* Task description
The data should be duplicated exactly, with every word kept as it is.

* Data under study

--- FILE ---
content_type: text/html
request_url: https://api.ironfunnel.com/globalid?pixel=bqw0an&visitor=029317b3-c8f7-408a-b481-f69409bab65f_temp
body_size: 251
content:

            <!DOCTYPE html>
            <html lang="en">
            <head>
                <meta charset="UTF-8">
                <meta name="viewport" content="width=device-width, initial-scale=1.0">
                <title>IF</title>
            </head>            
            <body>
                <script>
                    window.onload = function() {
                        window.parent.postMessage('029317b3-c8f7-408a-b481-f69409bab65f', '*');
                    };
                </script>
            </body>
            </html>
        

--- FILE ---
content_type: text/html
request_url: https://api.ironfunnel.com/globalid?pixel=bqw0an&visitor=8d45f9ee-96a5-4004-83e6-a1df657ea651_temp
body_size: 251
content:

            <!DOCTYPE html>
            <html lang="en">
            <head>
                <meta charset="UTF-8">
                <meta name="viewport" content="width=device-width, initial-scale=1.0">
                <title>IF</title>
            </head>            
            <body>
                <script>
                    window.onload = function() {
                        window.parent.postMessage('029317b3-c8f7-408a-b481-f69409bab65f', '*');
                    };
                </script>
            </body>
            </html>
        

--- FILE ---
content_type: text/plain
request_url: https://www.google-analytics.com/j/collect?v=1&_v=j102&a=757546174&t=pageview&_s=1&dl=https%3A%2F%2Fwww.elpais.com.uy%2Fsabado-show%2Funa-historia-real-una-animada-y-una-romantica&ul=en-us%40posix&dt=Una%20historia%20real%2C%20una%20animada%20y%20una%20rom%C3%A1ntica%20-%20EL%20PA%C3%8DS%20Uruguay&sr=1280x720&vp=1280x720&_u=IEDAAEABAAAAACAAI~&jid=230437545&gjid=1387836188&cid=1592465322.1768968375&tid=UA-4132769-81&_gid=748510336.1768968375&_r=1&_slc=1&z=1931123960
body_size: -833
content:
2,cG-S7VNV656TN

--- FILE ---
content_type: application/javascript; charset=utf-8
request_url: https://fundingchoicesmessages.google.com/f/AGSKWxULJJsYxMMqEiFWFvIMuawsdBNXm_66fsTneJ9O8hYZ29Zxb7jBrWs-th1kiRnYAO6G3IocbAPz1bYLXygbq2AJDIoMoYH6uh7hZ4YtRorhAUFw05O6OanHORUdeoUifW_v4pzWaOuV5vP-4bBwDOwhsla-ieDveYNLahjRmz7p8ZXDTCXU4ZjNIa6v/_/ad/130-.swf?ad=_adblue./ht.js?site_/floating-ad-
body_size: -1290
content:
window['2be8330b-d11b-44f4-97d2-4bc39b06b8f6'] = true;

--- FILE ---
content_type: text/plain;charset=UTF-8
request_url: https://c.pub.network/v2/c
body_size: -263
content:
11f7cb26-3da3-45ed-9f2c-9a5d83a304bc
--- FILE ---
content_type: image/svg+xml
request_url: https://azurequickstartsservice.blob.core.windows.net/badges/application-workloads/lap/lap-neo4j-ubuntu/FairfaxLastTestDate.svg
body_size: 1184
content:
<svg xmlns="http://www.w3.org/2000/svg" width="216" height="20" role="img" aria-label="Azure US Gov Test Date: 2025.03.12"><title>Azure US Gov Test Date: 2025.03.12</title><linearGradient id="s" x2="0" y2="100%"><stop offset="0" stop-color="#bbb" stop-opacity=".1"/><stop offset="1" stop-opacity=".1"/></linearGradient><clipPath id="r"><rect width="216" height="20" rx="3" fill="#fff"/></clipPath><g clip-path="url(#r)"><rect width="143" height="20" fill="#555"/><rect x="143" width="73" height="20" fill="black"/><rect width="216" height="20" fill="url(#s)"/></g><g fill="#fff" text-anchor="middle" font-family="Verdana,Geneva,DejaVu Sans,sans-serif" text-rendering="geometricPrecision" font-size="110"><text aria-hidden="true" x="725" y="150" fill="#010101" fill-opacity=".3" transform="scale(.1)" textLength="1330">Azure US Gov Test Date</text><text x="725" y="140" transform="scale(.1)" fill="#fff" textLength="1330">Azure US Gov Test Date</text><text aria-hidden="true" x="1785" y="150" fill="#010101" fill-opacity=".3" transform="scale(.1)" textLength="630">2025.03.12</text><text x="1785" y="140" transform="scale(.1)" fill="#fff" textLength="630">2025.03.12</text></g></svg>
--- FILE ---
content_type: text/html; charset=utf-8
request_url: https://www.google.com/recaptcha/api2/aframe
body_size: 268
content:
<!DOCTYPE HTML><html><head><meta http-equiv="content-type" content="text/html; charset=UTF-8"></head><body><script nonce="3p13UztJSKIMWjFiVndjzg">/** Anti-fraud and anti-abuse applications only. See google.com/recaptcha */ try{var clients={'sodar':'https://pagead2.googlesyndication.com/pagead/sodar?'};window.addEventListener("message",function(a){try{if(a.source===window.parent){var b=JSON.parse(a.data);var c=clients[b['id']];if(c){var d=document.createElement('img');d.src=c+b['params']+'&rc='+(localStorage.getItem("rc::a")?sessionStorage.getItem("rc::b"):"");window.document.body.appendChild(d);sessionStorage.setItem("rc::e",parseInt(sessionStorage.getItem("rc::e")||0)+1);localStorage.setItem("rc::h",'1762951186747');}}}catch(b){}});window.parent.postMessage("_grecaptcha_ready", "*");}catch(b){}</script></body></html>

* Result of the exercise
--- FILE ---
content_type: text/html
request_url: https://api.ironfunnel.com/globalid?pixel=bqw0an&visitor=029317b3-c8f7-408a-b481-f69409bab65f_temp
body_size: 251
content:

            <!DOCTYPE html>
            <html lang="en">
            <head>
                <meta charset="UTF-8">
                <meta name="viewport" content="width=device-width, initial-scale=1.0">
                <title>IF</title>
            </head>            
            <body>
                <script>
                    window.onload = function() {
                        window.parent.postMessage('029317b3-c8f7-408a-b481-f69409bab65f', '*');
                    };
                </script>
            </body>
            </html>
        

--- FILE ---
content_type: text/html
request_url: https://api.ironfunnel.com/globalid?pixel=bqw0an&visitor=8d45f9ee-96a5-4004-83e6-a1df657ea651_temp
body_size: 251
content:

            <!DOCTYPE html>
            <html lang="en">
            <head>
                <meta charset="UTF-8">
                <meta name="viewport" content="width=device-width, initial-scale=1.0">
                <title>IF</title>
            </head>            
            <body>
                <script>
                    window.onload = function() {
                        window.parent.postMessage('029317b3-c8f7-408a-b481-f69409bab65f', '*');
                    };
                </script>
            </body>
            </html>
        

--- FILE ---
content_type: text/plain
request_url: https://www.google-analytics.com/j/collect?v=1&_v=j102&a=757546174&t=pageview&_s=1&dl=https%3A%2F%2Fwww.elpais.com.uy%2Fsabado-show%2Funa-historia-real-una-animada-y-una-romantica&ul=en-us%40posix&dt=Una%20historia%20real%2C%20una%20animada%20y%20una%20rom%C3%A1ntica%20-%20EL%20PA%C3%8DS%20Uruguay&sr=1280x720&vp=1280x720&_u=IEDAAEABAAAAACAAI~&jid=230437545&gjid=1387836188&cid=1592465322.1768968375&tid=UA-4132769-81&_gid=748510336.1768968375&_r=1&_slc=1&z=1931123960
body_size: -833
content:
2,cG-S7VNV656TN

--- FILE ---
content_type: application/javascript; charset=utf-8
request_url: https://fundingchoicesmessages.google.com/f/AGSKWxULJJsYxMMqEiFWFvIMuawsdBNXm_66fsTneJ9O8hYZ29Zxb7jBrWs-th1kiRnYAO6G3IocbAPz1bYLXygbq2AJDIoMoYH6uh7hZ4YtRorhAUFw05O6OanHORUdeoUifW_v4pzWaOuV5vP-4bBwDOwhsla-ieDveYNLahjRmz7p8ZXDTCXU4ZjNIa6v/_/ad/130-.swf?ad=_adblue./ht.js?site_/floating-ad-
body_size: -1290
content:
window['2be8330b-d11b-44f4-97d2-4bc39b06b8f6'] = true;

--- FILE ---
content_type: text/plain;charset=UTF-8
request_url: https://c.pub.network/v2/c
body_size: -263
content:
11f7cb26-3da3-45ed-9f2c-9a5d83a304bc
--- FILE ---
content_type: image/svg+xml
request_url: https://azurequickstartsservice.blob.core.windows.net/badges/application-workloads/lap/lap-neo4j-ubuntu/FairfaxLastTestDate.svg
body_size: 1184
content:
<svg xmlns="http://www.w3.org/2000/svg" width="216" height="20" role="img" aria-label="Azure US Gov Test Date: 2025.03.12"><title>Azure US Gov Test Date: 2025.03.12</title><linearGradient id="s" x2="0" y2="100%"><stop offset="0" stop-color="#bbb" stop-opacity=".1"/><stop offset="1" stop-opacity=".1"/></linearGradient><clipPath id="r"><rect width="216" height="20" rx="3" fill="#fff"/></clipPath><g clip-path="url(#r)"><rect width="143" height="20" fill="#555"/><rect x="143" width="73" height="20" fill="black"/><rect width="216" height="20" fill="url(#s)"/></g><g fill="#fff" text-anchor="middle" font-family="Verdana,Geneva,DejaVu Sans,sans-serif" text-rendering="geometricPrecision" font-size="110"><text aria-hidden="true" x="725" y="150" fill="#010101" fill-opacity=".3" transform="scale(.1)" textLength="1330">Azure US Gov Test Date</text><text x="725" y="140" transform="scale(.1)" fill="#fff" textLength="1330">Azure US Gov Test Date</text><text aria-hidden="true" x="1785" y="150" fill="#010101" fill-opacity=".3" transform="scale(.1)" textLength="630">2025.03.12</text><text x="1785" y="140" transform="scale(.1)" fill="#fff" textLength="630">2025.03.12</text></g></svg>
--- FILE ---
content_type: text/html; charset=utf-8
request_url: https://www.google.com/recaptcha/api2/aframe
body_size: 268
content:
<!DOCTYPE HTML><html><head><meta http-equiv="content-type" content="text/html; charset=UTF-8"></head><body><script nonce="3p13UztJSKIMWjFiVndjzg">/** Anti-fraud and anti-abuse applications only. See google.com/recaptcha */ try{var clients={'sodar':'https://pagead2.googlesyndication.com/pagead/sodar?'};window.addEventListener("message",function(a){try{if(a.source===window.parent){var b=JSON.parse(a.data);var c=clients[b['id']];if(c){var d=document.createElement('img');d.src=c+b['params']+'&rc='+(localStorage.getItem("rc::a")?sessionStorage.getItem("rc::b"):"");window.document.body.appendChild(d);sessionStorage.setItem("rc::e",parseInt(sessionStorage.getItem("rc::e")||0)+1);localStorage.setItem("rc::h",'1762951186747');}}}catch(b){}});window.parent.postMessage("_grecaptcha_ready", "*");}catch(b){}</script></body></html>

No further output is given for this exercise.